He grimaced briefly, then smiled again.
“Weng, there is no need to—”
“Mind-reading still has its limits, I see,” Weng said without a trace of irritation. “And yet it is still irritating.”
Weng ticked off his fingers. “First, who has the means to start a coup against a well-fortified base such as Luna? The UA, which occasionally includes China and occasionally does not, and the Slavic Confederacy are too invested in their Earthside territorial conflict to waste resources on an assault.”
“You seem sure of that.”
“As long as the UN controls the Mars Colonies, the Lunar Base is needed to keep the Colonies supplied,” Weng reasoned. “Depriving the Colonies of food and materials would endanger settlers from all Earthside city-states, not just an opponents. Too risky.”
“Well,” Gen said. “The Greater Indian Empire, then.”
“No. They have never shown any interest in conquest. They might, of course, try to render Luna inoperable as a supply relay center, so as to force a return to the use of the ISS for such purposes. But if so, why would they refuse to allow settlers to resupply at ISS? That makes no sense.”
“Hmm. So, that leaves only one option.”
“Yes,” Weng agreed, with a heavy voice.
“The Ceres Mining Council.”
“Maybe. To what degree the Council is implicated remains to be seen. The message could have originated with a Hunter. Or a Miner. Or even from someone on Mars.”
Gen fell silent.
“Which do you think it was, Gen?” Weng asked. His companion’s sudden quiet manner disturbed him. He vainly struggled to keep his thoughts buried, his emotions flat. Gen turned as if to speak, and suddenly Weng realized from this angle that Gen resembled Martin Velasquez very, very closely.
His father? Or…?
Gen frowned as a message scrolled down the console screen. He gestured. “Sam.”
Weng leaned over. He read the text, then sat back.
“It appears that at least one of your suppositions has already been proven incorrect,” Gen said. “The UA is on the way to Luna. In force.”
“Well,” Weng said. “What’s that famous phrase?”
“‘The die has been cast’, I believe.”
Three days to Mars, Weng thought. He hoped there was still a colony left standing when they arrived.
“Gen,” he said. “How far to Ceres?”
“At our current rate, we will barely arrive at Mars in time.”
“Mars can manage for another day or two. If we swing past Ceres, we may be able to stop a war.”
Gen paused, then stabbed at the console for a few moments. “There. I have input a new path for Ceres. But it will be futile in the end, Sam.”
“Why? Isn’t it worth it if we can prevent lives from being lost?”
“No,” Gen said, sadly shaking his head. “It wasn’t supposed to be this way. This wasn’t our agreement.”
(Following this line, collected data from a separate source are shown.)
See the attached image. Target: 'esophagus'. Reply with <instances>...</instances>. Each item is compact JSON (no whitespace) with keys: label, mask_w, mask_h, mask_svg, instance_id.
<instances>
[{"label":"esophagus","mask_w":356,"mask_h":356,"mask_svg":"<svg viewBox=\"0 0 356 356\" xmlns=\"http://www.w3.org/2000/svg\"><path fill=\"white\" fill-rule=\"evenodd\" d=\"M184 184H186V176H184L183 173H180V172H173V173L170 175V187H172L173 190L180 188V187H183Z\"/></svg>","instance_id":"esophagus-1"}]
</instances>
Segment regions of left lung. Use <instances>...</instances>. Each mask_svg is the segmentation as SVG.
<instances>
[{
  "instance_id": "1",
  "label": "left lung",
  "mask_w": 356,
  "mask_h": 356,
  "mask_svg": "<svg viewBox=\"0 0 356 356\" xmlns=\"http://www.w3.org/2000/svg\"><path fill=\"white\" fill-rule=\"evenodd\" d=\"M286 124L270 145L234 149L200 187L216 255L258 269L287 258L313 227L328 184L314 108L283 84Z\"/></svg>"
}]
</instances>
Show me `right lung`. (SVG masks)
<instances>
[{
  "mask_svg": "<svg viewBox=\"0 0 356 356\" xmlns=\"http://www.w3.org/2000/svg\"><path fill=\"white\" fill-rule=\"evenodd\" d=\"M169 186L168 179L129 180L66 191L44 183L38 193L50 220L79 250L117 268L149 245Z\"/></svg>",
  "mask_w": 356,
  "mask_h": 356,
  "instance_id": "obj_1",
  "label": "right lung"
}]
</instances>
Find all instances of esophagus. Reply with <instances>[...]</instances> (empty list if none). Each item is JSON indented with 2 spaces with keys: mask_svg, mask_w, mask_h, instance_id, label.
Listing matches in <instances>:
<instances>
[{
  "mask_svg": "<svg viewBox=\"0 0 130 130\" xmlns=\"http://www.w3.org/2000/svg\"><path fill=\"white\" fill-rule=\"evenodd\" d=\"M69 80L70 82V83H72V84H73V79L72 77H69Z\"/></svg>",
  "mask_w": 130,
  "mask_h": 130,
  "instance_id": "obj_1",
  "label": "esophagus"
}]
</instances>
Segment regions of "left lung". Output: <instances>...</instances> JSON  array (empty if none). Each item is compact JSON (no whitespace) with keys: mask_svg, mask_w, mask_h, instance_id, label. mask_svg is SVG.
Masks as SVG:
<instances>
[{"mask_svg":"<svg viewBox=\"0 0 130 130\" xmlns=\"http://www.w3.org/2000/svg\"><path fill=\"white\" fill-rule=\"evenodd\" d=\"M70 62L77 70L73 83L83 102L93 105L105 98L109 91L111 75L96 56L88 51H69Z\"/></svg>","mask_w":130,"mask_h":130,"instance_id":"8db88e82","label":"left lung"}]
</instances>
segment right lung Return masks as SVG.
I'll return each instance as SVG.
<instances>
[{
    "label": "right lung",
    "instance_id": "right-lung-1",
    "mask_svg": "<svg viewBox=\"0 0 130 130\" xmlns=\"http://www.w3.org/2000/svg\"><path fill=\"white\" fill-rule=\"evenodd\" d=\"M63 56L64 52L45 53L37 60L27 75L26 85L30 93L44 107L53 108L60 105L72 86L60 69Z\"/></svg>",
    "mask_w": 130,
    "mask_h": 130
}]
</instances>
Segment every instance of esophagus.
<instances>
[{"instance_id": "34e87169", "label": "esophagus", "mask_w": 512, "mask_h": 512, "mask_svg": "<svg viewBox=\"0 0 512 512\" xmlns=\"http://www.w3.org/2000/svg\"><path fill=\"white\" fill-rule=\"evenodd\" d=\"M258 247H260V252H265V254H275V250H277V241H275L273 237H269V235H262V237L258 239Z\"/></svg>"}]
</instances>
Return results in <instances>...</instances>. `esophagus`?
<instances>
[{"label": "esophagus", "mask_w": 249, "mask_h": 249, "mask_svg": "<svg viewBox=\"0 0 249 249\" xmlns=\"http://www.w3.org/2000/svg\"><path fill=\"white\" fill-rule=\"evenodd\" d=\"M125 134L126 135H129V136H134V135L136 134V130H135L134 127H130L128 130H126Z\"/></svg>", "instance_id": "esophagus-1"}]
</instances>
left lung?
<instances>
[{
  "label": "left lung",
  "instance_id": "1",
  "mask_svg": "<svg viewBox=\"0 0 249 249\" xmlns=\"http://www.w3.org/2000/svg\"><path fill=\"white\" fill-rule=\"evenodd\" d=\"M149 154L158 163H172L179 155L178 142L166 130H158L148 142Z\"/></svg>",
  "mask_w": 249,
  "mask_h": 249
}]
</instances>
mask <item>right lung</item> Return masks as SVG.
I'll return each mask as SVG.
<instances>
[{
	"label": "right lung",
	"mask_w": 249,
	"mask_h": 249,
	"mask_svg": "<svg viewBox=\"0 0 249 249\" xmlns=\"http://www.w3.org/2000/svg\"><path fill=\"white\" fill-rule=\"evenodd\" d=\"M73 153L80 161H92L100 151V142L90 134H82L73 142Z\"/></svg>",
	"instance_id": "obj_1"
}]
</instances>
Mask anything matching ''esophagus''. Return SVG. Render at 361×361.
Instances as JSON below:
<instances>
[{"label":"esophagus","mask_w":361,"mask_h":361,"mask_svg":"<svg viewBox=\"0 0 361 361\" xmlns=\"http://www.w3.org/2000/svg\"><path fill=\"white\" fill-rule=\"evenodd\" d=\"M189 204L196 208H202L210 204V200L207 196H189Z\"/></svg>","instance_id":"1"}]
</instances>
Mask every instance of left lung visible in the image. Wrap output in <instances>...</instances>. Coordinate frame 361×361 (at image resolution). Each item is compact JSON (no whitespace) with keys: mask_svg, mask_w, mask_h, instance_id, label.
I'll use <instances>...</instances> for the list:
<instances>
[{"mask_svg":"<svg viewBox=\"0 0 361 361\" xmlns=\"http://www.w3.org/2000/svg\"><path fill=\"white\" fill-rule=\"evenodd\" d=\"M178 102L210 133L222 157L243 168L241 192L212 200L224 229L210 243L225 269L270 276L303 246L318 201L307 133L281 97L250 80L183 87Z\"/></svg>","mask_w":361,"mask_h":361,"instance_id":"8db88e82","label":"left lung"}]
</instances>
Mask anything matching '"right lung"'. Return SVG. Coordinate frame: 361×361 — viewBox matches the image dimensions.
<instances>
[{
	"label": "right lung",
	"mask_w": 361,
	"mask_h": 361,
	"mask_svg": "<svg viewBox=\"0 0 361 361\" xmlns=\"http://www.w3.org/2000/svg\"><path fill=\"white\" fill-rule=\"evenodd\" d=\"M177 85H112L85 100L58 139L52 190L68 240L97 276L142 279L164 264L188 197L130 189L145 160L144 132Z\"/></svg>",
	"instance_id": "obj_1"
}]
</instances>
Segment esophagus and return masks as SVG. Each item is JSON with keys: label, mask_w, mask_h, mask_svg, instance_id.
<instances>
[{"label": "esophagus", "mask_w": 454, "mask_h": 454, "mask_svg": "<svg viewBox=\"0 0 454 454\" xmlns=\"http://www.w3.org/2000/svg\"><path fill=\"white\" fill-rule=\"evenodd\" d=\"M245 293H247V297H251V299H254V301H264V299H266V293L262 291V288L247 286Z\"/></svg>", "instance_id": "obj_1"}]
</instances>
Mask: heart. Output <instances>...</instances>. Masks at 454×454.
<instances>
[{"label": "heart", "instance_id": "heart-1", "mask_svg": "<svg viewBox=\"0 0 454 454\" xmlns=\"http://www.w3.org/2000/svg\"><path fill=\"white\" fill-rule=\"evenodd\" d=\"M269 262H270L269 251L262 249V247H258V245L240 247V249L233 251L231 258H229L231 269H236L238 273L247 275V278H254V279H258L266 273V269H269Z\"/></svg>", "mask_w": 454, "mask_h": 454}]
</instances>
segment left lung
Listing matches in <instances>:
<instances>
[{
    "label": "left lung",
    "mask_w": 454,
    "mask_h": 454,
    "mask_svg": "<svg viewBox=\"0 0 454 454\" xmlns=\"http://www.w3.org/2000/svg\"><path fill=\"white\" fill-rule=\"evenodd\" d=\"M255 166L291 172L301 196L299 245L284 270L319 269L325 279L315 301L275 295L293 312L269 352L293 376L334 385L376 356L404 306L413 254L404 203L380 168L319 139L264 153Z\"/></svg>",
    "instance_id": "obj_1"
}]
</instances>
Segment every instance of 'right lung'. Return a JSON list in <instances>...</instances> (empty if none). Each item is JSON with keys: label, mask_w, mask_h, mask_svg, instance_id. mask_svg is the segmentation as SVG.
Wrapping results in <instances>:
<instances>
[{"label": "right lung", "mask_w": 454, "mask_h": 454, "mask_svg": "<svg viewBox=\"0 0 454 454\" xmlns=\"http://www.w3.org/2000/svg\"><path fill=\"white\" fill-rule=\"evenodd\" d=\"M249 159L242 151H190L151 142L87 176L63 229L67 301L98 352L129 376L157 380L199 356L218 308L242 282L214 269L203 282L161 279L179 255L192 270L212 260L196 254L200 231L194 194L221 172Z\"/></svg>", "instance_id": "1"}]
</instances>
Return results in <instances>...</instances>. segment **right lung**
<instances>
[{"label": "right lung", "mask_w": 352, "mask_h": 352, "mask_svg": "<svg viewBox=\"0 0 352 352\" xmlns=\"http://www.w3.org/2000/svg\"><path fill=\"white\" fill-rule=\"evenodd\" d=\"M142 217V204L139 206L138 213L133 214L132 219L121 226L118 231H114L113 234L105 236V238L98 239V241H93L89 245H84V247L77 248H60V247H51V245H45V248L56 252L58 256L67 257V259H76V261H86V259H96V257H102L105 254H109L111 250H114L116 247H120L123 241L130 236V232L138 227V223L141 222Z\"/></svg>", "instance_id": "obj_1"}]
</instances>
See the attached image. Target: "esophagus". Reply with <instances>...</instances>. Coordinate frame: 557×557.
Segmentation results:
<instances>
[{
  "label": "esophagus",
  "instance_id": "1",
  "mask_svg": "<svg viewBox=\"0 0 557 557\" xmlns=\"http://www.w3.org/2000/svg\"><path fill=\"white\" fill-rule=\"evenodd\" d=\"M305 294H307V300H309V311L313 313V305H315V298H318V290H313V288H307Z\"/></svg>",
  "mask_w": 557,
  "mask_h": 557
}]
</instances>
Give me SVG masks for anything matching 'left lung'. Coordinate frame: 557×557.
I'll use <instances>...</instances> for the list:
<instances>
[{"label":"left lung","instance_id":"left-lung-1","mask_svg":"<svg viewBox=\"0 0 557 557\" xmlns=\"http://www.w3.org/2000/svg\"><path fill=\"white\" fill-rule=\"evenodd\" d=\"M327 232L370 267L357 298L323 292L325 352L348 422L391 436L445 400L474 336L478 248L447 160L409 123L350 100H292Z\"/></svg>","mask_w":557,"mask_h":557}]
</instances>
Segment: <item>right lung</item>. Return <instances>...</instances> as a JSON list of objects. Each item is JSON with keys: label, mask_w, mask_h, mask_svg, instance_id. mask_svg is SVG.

“Our?” said Weng. He suddenly caught his breath. Gen.
“Yes,” Gen said. “We caused this. But we only wanted a place for our own. Luna was not meant to be affected. One of the hunters must bear a grudge.”
“So,” said Weng softly. “I was correct about you, from the beginning.”
“Yes,” Gen nodded. “I am, indeed, a clone. Martin Velasquez is, indeed, my father.”
“Then you are also Martin.”
“In a sense. But enhanced with additional DNA from other sources.”
“And who is ‘we’? With whom did you make an agreement?”
“That,” Gen said, returning his attention to the console, “is something you will find out soon enough.”
Weng sat back, thoroughly demoralized. Ah, Riss, he thought wistfully. I should have pinged you when I had the chance.
“Don’t worry, Sam,” Gen said, hands dancing over the console. “Riss will no doubt be here soon.”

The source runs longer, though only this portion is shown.